# LSTM Baseline Model Testing

## 0 Imports & Constants

In [1]:
import sys
import os

# Füge das übergeordnete Verzeichnis zu sys.path hinzu
parent_dir = os.path.abspath(os.path.join(os.getcwd(), '..'))
sys.path.insert(0, parent_dir)

In [2]:
import pandas as pd
from pathlib import Path
import numpy as np
import matplotlib.pyplot as plt
from copy import deepcopy as dc
from sklearn.preprocessing import MinMaxScaler
import itertools
from tqdm import tqdm

import torch
import torch.nn as nn
from torch.utils.data import DataLoader

from utils.utils import load_time_series, add_lagged_data, scale_data, train_test_split_to_tensor, inverse_scale_data
from utils.TimeSeriesDataset import TimeSeriesDataset

from baseline_model.LSTM import LSTM, train_model

In [3]:
device = 'cuda:0' if torch.cuda.is_available() else 'cpu'
device

'cpu'

In [4]:
DATA_FOLDER = Path("../data")
MULTIVARIATE_DATA_FOLDER = DATA_FOLDER / "multivariate"
UNIVARIATE_DATA_FOLDER = DATA_FOLDER / "univariate"
BENCHMARK = False

## 1 Data

### Data Loading

In [5]:
# Load data from csv
# -> convert Date column to datetime
data = load_time_series(f'{UNIVARIATE_DATA_FOLDER}/NVDA_open_high_low_close_adjClose_volume_99_24.csv')

## 2 Benchmark Loop

In [6]:
hyperparameters = {
    'lag': [7, 14, 21],
    'lr': [0.002, 0.001],
    'hidden_size': [2, 4, 6, 8, 12],
    'num_layers': [1, 2],
    'batch_size': [4, 8, 16, 32],
}

In [7]:
# get all combinations of hyperparameters
keys, values = zip(*hyperparameters.items())
possible_hyperparameters = [dict(zip(keys, v)) for v in itertools.product(*values)]

In [8]:
possible_features = [
    ['Close', 'Volume'],
    ['Close', 'Open', 'Volume'],
    ['Close', 'Open', 'High', 'Low', 'Volume']
]

In [9]:
RESULTS = {}
for features in possible_features:

    for hyperparameters in tqdm(possible_hyperparameters):
        
        print('*'*50)
        print('*'*50)
        print('STARTING NEW BENCHMARK RUN:')
        print(f"Features: {features}")
        print(f"Hyperparameters: {hyperparameters}")
        print('*'*50)
        print('*'*50)

        ### Select features
        features_incl_date = features+['Date']
        data_only_features = data[features_incl_date]
        
        ### Data Preprocessing
        data_lagged = add_lagged_data(data_only_features, hyperparameters['lag'], features)
        data_lagged_scaled, scaler_close = scale_data(data_lagged)
        X_train, y_train, X_test, y_test = train_test_split_to_tensor(data_lagged_scaled)

        ### Create datasets and DataLoaders
        train_dataset = TimeSeriesDataset(X_train, y_train)

**PROBLEM TO WORK ON**.
Transcribe, word for word, the stretch of the LSTM baseline notebook above that opens with the words containing "### Data Preprocessing" and closes with "scaler_close = scale_data(data_lagged)".

**RECORDED DATA**.
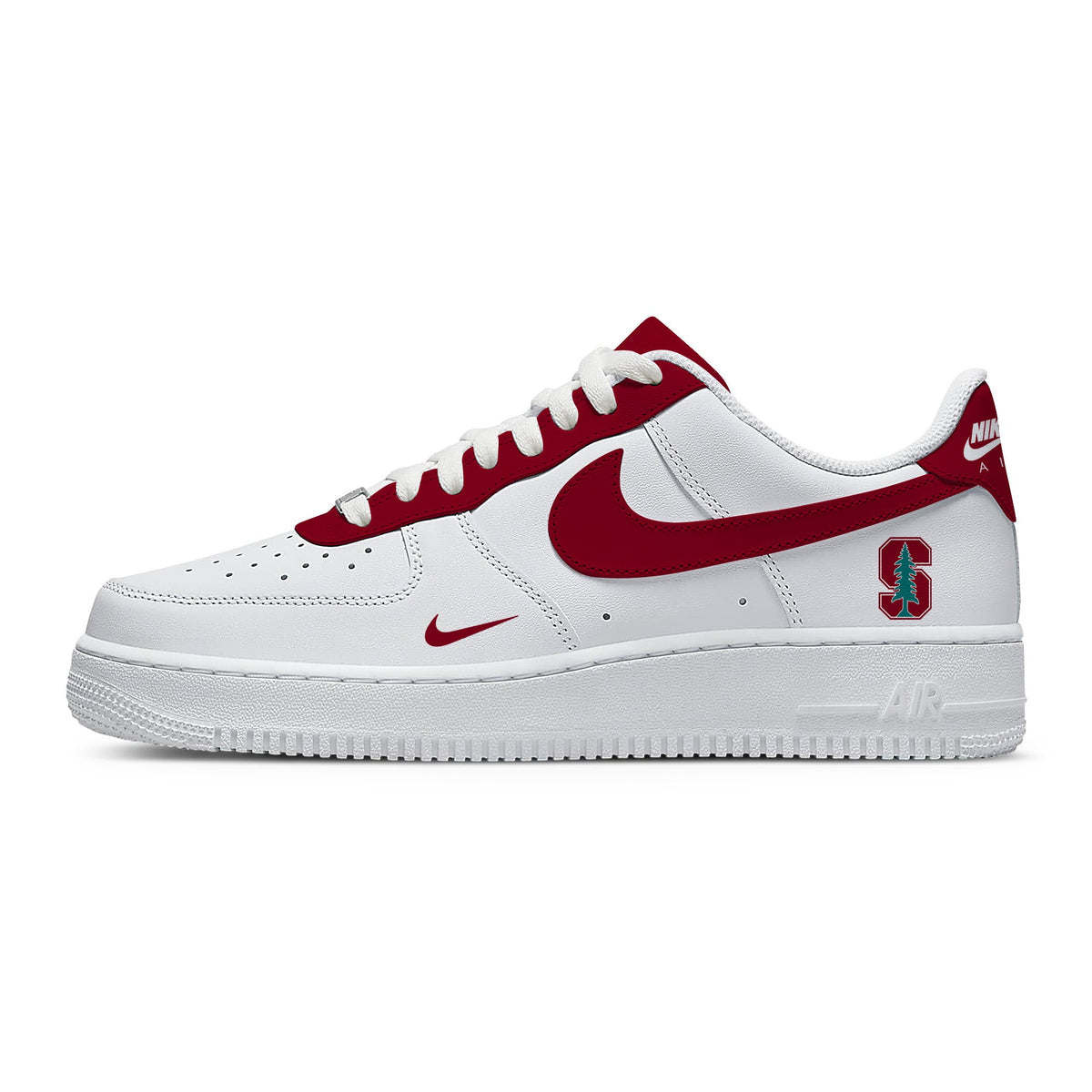 Stanford College Custom Sneakers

**ANSWER TO THIS EXERCISE**.
### Data Preprocessing
        data_lagged = add_lagged_data(data_only_features, hyperparameters['lag'], features)
        data_lagged_scaled, scaler_close = scale_data(data_lagged)